**WHAT IS BEING ASKED:**
Please transcribe the part of the essay below about being an ordinary person, starting with "A couple of years" and going on through "the villians changed.".

**SELECTED TEXT:**

· · · ·

Or did I? A little more
introspection, a couple of cups of coffee later, another long ride
without the phone disturbing me I realized, perhaps my life was
drowned in the large ocean of medioricity that the most apt bio would
be “Just another guy!”. Back when I was a kid, my world was too
small to realize it. My world was amma, appa and me. My cousins were
yet to be born. I was my parent's world too. That was when I thought
I was maybe, different and even better than others. Learning to write
“A” would have made my parents so proud of me.
A couple of years later,
when I learnt to read faster than others, I wondered if I was perhaps
a little different, or even better than others! Those were the days,
when in a film I only saw the hero and the villian. Romance made no
sense to me. Comedy only understood in parts. And immediately, I
could put myself into the hero's shoes.I could see myself coming out
victorious in every battle that I fought. Only the villians changed.
When I saw cricket, I imagined myself as Sachin pounding bowlers all
over the park.When I saw Cartoons, I was Mowgli. I was the hero.
As time passes by, you
realize not everyone is a hero in life. Some of the characters just
make up a movie. The hero's brother, the villian's sidekick who goes
to fight with the hero only to land up in a fruit stall with a broken
nose, the friendly shop owner in the film, the doctor, the onlooker
on the street. It is only now I realize, I am one of these
characters. And am sure, there are many others who too play similar
roles. Infact, most people in this world play these characters. We
live for those two minutes in a three hour film when we get our
friends to the theatre to excitedly show them our role which never
altered the script of the movie. Far later, when the lights are off
and we can listen to our voice carefully, there is a slow voice
telling, You cannot rest my boy! Yes, your role does not alter the
movie and that is why you should not rest. There is always someone
else to play yours! The hero can rest.

· · · ·

**SUPPLIED ENTRIES:**
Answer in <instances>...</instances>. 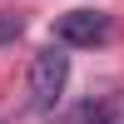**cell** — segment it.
I'll list each match as a JSON object with an SVG mask.
<instances>
[{
  "instance_id": "1",
  "label": "cell",
  "mask_w": 124,
  "mask_h": 124,
  "mask_svg": "<svg viewBox=\"0 0 124 124\" xmlns=\"http://www.w3.org/2000/svg\"><path fill=\"white\" fill-rule=\"evenodd\" d=\"M65 85H70V55L65 50H40L30 60V109L50 114L65 94Z\"/></svg>"
},
{
  "instance_id": "2",
  "label": "cell",
  "mask_w": 124,
  "mask_h": 124,
  "mask_svg": "<svg viewBox=\"0 0 124 124\" xmlns=\"http://www.w3.org/2000/svg\"><path fill=\"white\" fill-rule=\"evenodd\" d=\"M104 35H109V15H99V10H65L55 20V40L60 45H75V50L99 45Z\"/></svg>"
},
{
  "instance_id": "3",
  "label": "cell",
  "mask_w": 124,
  "mask_h": 124,
  "mask_svg": "<svg viewBox=\"0 0 124 124\" xmlns=\"http://www.w3.org/2000/svg\"><path fill=\"white\" fill-rule=\"evenodd\" d=\"M89 124H124V104L114 99V104H104V109H89Z\"/></svg>"
},
{
  "instance_id": "4",
  "label": "cell",
  "mask_w": 124,
  "mask_h": 124,
  "mask_svg": "<svg viewBox=\"0 0 124 124\" xmlns=\"http://www.w3.org/2000/svg\"><path fill=\"white\" fill-rule=\"evenodd\" d=\"M20 30H25V20H20V15H5V10H0V45H5V40H15Z\"/></svg>"
}]
</instances>
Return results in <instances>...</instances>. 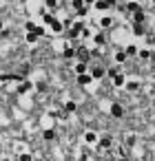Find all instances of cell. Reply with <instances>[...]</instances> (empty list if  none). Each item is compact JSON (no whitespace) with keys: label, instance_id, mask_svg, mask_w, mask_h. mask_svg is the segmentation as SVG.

· · · ·

**TASK OUTPUT:**
A couple of years later,
when I learnt to read faster than others, I wondered if I was perhaps
a little different, or even better than others! Those were the days,
when in a film I only saw the hero and the villian. Romance made no
sense to me. Comedy only understood in parts. And immediately, I
could put myself into the hero's shoes.I could see myself coming out
victorious in every battle that I fought. Only the villians changed.